# RECORDED DATA start
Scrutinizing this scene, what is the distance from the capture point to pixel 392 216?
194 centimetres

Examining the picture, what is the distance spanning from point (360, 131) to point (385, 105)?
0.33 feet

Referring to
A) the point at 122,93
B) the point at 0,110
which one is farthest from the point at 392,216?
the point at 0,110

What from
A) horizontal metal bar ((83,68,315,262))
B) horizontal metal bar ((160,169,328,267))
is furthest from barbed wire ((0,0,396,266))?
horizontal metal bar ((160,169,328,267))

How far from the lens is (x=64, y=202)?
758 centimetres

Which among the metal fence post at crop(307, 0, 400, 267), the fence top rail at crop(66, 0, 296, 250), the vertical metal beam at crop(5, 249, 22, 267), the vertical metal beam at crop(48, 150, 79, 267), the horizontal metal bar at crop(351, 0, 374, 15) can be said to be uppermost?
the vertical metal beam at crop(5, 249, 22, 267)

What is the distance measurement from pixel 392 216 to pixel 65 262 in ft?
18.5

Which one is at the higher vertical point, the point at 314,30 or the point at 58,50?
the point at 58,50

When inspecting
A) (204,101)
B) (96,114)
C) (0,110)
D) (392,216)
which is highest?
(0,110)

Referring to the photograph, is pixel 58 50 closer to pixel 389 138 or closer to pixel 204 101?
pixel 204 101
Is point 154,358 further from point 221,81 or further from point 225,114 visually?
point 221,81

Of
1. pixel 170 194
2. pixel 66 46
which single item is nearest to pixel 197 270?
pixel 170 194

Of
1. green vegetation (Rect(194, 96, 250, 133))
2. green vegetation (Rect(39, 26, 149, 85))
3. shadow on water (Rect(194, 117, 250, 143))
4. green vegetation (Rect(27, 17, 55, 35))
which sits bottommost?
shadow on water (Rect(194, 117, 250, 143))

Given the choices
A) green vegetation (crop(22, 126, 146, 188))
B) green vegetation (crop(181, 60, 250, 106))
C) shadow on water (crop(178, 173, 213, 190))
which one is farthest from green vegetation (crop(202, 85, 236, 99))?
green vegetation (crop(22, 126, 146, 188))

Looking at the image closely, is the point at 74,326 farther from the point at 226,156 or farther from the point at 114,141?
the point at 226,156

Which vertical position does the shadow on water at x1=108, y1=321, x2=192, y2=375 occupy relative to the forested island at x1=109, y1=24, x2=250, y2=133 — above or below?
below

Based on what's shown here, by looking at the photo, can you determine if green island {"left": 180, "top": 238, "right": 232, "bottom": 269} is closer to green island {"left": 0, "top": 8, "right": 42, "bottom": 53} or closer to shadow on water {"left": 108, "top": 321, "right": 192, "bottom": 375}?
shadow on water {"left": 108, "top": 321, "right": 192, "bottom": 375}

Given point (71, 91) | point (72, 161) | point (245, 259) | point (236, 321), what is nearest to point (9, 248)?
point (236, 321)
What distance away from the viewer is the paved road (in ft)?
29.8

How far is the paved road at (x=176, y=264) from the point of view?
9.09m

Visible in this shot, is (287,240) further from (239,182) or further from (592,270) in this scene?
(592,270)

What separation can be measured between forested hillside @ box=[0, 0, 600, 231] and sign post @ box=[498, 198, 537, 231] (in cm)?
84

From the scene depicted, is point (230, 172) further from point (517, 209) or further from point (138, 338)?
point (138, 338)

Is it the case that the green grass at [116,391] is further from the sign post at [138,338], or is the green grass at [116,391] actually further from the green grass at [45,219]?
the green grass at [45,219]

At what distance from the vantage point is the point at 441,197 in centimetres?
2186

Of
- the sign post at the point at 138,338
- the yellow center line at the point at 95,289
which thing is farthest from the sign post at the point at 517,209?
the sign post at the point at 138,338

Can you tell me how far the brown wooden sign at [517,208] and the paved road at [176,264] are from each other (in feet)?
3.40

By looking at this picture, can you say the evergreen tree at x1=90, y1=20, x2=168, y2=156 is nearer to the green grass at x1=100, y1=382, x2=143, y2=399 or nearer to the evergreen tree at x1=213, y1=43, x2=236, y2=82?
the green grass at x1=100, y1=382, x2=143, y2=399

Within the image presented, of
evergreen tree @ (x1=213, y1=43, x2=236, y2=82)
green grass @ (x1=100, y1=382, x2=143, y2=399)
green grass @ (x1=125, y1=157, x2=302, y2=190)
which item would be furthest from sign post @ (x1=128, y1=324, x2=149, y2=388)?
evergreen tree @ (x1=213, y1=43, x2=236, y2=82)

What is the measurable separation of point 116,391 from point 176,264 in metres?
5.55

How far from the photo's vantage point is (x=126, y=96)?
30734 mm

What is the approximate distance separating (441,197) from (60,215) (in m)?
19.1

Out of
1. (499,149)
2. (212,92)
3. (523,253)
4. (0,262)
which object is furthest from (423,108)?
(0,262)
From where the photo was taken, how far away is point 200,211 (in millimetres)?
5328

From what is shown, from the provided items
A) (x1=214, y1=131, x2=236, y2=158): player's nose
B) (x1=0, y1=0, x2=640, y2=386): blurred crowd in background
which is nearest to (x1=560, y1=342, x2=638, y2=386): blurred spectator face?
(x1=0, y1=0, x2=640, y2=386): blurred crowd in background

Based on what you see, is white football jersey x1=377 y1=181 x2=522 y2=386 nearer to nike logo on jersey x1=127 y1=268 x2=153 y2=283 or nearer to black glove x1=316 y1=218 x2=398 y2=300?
# RECORDED DATA end
Reproduce the records word for word, starting at the line that contains "How far from the photo's" and ending with the final line of the records, both included.

SOLUTION FOR THIS PROBLEM ▸
How far from the photo's vantage point is (x=126, y=96)?
30734 mm

What is the approximate distance separating (441,197) from (60,215) (in m)?
19.1

Out of
1. (499,149)
2. (212,92)
3. (523,253)
4. (0,262)
which object is furthest from (423,108)?
(0,262)
From where the photo was taken, how far away is point 200,211 (in millimetres)?
5328

From what is shown, from the provided items
A) (x1=214, y1=131, x2=236, y2=158): player's nose
B) (x1=0, y1=0, x2=640, y2=386): blurred crowd in background
which is nearest to (x1=560, y1=342, x2=638, y2=386): blurred spectator face?
(x1=0, y1=0, x2=640, y2=386): blurred crowd in background

Based on what you see, is white football jersey x1=377 y1=181 x2=522 y2=386 nearer to nike logo on jersey x1=127 y1=268 x2=153 y2=283 or nearer to black glove x1=316 y1=218 x2=398 y2=300?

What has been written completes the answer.